Abstract
Purpose: :
There is a need for automated screening of diabetics given the projected growth in diabetes patients. An ocular telehealth network of retina cameras and machine-vision software is a low-cost method of achieving broad-based screening. There is often additional "meta-data" collected such as diabetes onset date and age, as well as laboratory data such as hemoglobin A1c levels which may be useful in automated diagnosis. We present an analysis of the effects of using this metadata in an computer-aided diagnosis system.
Methods: :
We collected a set of images and metadata from 1104 examinations conducted between February 2009 to August 2011 from 9 walk-in clinics in the mid-South region of the USA. Each exam has undergone a quality check and has been diagnosed by an ophthalmologist as normal / mild Diabetic Retinopathy (DR) (1026 exams) or more severe disease (78 exams). Each image undergoes automated physiological location, microaneurysm and exudate detection. Algorithms convert the images to a numeric "feature vector" which measures the lesion population and other characteristics of the image. The metadata is used as additional, non-image descriptors.
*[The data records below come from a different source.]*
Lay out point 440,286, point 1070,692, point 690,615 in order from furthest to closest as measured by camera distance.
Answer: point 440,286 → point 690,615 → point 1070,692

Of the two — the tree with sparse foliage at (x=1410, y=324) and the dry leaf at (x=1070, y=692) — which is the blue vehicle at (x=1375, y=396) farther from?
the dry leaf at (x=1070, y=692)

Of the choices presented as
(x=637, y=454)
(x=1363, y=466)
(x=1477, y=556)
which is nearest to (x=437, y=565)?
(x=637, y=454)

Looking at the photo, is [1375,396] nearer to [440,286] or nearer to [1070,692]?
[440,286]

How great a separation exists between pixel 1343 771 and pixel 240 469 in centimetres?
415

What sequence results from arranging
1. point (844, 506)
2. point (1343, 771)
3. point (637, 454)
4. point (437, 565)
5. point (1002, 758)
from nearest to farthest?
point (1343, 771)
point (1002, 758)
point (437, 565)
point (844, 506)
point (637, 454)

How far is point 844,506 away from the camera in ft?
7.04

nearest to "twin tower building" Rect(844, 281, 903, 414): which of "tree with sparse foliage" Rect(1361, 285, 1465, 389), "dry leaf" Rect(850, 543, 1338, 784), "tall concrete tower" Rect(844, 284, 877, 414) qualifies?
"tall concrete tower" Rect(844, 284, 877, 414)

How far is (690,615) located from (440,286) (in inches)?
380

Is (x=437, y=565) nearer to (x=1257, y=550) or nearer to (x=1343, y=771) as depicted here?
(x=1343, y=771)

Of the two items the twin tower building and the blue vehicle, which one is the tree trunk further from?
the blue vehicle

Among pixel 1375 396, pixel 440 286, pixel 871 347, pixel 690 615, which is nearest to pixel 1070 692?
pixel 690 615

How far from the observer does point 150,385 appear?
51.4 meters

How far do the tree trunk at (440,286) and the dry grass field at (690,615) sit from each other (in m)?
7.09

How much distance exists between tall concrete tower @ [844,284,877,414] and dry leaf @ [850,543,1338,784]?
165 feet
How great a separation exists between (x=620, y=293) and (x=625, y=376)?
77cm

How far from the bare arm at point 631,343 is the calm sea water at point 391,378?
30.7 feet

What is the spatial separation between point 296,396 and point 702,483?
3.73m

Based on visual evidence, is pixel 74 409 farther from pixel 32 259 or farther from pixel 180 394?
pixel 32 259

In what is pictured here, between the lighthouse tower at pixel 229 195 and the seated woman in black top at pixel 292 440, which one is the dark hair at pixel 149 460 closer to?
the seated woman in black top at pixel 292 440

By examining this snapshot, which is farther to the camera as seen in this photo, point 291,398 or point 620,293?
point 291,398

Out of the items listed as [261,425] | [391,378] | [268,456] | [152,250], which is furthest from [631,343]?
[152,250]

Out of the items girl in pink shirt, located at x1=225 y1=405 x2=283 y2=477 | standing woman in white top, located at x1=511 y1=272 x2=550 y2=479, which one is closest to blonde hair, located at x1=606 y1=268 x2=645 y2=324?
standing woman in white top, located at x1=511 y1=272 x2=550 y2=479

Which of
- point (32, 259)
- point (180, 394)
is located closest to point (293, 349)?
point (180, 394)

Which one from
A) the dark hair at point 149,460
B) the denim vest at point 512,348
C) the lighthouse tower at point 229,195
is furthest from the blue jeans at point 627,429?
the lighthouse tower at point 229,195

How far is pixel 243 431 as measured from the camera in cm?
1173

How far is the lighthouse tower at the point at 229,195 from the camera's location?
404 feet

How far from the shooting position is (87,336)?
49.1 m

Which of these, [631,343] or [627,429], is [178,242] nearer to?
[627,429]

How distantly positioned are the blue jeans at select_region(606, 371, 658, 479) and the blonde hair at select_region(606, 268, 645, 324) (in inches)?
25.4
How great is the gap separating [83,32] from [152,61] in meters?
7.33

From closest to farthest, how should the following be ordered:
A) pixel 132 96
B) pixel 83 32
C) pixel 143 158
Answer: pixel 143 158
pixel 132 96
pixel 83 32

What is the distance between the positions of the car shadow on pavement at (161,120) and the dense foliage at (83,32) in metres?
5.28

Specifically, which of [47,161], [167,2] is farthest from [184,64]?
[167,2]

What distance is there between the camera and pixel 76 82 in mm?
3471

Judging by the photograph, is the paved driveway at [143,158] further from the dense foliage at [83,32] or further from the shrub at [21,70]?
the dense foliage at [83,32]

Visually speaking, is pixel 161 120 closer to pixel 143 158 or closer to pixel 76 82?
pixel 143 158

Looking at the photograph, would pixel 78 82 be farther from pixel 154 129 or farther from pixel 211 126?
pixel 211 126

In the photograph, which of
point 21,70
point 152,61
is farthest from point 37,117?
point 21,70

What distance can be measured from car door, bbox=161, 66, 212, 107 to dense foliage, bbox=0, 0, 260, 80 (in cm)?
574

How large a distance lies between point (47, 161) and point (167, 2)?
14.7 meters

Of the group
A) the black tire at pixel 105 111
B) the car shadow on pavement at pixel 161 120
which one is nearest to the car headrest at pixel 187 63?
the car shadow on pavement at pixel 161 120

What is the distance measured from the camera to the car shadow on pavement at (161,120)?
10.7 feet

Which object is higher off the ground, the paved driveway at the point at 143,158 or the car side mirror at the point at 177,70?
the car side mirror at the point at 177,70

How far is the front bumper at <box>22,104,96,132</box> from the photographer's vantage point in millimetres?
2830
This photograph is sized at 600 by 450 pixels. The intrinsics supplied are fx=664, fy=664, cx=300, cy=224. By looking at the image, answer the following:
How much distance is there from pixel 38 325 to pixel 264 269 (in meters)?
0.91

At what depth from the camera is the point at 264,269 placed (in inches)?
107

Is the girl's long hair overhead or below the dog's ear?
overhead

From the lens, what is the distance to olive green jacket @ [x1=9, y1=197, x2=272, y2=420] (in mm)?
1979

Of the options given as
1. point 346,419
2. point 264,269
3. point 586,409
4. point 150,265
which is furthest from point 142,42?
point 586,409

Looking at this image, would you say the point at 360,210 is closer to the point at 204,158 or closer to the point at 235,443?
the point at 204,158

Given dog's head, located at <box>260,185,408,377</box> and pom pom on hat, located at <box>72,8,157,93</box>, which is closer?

These vectors train an automated diagnosis system to screen for disease vs no disease, using linear feature projection methods and linear discriminate analysis, and also with an uncorrelated ensemble of neural network pattern classifiers. Three cases were studied: use of metadata , use of image data, and combined image / metadata. The linear methods were tested using hold-one-out validation and the neural network methods were tested using 4-fold validation.
Results: :
The linear-based methods achieved a sensitivity / specificity of 97.2% and 48.1% with image and metadata; 97.8% and 42.4% with image data; and 94.8% and 29.1% using metadata. Results were comparable with the neural network , which also produced Receiver Operating Characteristics curves with an Area-Under-Curve of 0.914, 0.907, and 0.821. An analysis was also conducted where the mild DR was regarded as a negative-only result; in this case the sensitivity and specificity was 94.7% , 44.0% for image and metadata; 95.8%, 38.7% for image data; and 89.6%, 26.3% for metadata. The AUC scores for the neural network methods in this case were .857, .854, and .702.
Conclusions: :
Overall both methods worked well on this data set, with comparable performance. The use of metadata alone showed a viable correlation with the disease status of the retina for this test set. When combined with image data some slight improvement over solely image data was shown. For future work we will expand to still larger data sets, with more complete metadata and more extensive metadata including longitudinal lab results.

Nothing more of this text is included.